Was schätzen Hotelgäste laut Umfragen an ihrem Schlaf am meisten?

Laut der J.D.-Power-Gästezufriedenheitsstudie mit rund 44'890 Antworten (Befragungszeitraum Juni 2018 bis Mai 2019) sind Bettkomfort, Zimmerruhe, Kissenqualität, Raumtemperatur und Bettwäsche die stärksten Einflussfaktoren auf die wahrgenommene Schlafqualität. Wenn Gäste eine besser als erwartete Schlafqualität erlebten, lag ihre Gesamtzufriedenheit im Schnitt 114 Punkte höher auf einer 1000-Punkte-Skala — berichtet haben das aber nur 29 Prozent der Befragten.

Ist eine schlaffreundliche Zimmerausstattung inzwischen Hotelstandard?

Nein, laut den vorliegenden Quellen nicht. Sowohl die Pressemitteilung von Grand View Research als auch ein Kommentar der RAND-Wissenschaftlerin Wendy Troxel beschreiben Merkmale wie Verdunkelungsvorhänge, Schalldämmung, Beschwerungsdecken oder Kissenmenüs ausdrücklich als Angebote einzelner, meist gehobener Häuser — nicht als branchenweiten Standard.

Lässt sich das Hotelbett-Gefühl zuhause nachbilden?

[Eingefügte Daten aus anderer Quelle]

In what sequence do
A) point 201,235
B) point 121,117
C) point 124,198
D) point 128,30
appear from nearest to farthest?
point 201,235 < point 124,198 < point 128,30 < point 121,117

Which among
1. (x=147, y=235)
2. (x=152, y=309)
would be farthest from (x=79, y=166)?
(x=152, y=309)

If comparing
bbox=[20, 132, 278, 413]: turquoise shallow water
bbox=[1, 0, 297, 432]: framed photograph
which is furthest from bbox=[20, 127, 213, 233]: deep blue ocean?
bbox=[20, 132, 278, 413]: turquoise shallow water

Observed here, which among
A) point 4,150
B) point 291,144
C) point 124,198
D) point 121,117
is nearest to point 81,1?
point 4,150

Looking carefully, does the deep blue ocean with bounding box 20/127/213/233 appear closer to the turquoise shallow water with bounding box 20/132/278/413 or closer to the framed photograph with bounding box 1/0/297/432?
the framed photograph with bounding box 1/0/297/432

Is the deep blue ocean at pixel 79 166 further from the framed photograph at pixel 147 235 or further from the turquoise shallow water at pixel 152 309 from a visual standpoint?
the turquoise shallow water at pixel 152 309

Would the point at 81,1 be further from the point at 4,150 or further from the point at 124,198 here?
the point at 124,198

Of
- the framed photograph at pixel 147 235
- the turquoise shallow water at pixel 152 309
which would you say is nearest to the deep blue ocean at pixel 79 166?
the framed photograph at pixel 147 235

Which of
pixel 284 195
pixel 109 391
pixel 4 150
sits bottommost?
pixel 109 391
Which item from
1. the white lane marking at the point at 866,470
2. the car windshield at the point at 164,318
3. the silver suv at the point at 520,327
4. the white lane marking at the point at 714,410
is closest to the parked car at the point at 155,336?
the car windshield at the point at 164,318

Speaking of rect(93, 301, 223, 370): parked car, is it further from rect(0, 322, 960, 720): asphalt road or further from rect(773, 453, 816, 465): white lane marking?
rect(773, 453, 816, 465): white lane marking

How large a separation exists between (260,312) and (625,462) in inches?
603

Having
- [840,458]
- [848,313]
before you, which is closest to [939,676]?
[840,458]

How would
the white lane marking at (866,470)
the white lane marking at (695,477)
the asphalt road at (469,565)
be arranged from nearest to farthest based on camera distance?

Belegt ist das nicht im Sinn einer wissenschaftlichen Wirksamkeitsstudie — dazu liegen keine Daten vor. Die J.D.-Power-Umfrage zeigt aber, welche Faktoren Hotelgäste selbst mit höher bewerteter Schlafqualität in Verbindung bringen: Bettkomfort, Ruhe, Kissenqualität, Raumtemperatur und Bettwäsche. Diese Punkte lassen sich im eigenen Schlafzimmer prüfen, etwa beim Probeliegen in unserem Showroom in Zürich.

Quellen & Studien

Die Faktenaussagen in diesem Beitrag stützen sich auf die folgenden Quellen — im Text jeweils als Studie, Testinstitut, amtliche Angabe, Konvention oder Herstellerangabe gekennzeichnet:

  1. Tamaki M, Bang JW, Watanabe T, Sasaki Y (2016): Night Watch in One Brain Hemisphere during Sleep Associated with the First-Night Effect in Humans. Current Biology 26(9), 1190-1194
  2. Tamaki et al. (2016), Volltext PMC4864126
  3. Brown University News: 'Asleep somewhere new, one brain hemisphere keeps watch', 21.04.2016
  4. Grand View Research: 'Sleep Tourism Market Size To Reach $148.98 Billion By 2030' (Pressemitteilung, Februar 2025)
  5. Fortune Well: 'Sleep tourism' (Artikel vom 13.01.2024), Zitat Rebecca Robbins, Harvard Medical School Division of Sleep Medicine
  6. Global Wellness Institute: 'Sleep Initiative Trends for 2026' (Blogbeitrag, 30.03.2026)
  7. Wendy M. Troxel (RAND), 'The Missing Star in Your Hotel Review? Sleep Quality', RAND Commentary, 13.08.2025
  8. J.D. Power 2019 North America Hotel Guest Satisfaction Index Study, zitiert in LODGING Magazine, 24.07.2019

Hinweis: Dieser Beitrag vermittelt allgemeines Wissen und ersetzt keine medizinische Beratung. Anhaltende Beschwerden gehören in ärztliche Abklärung.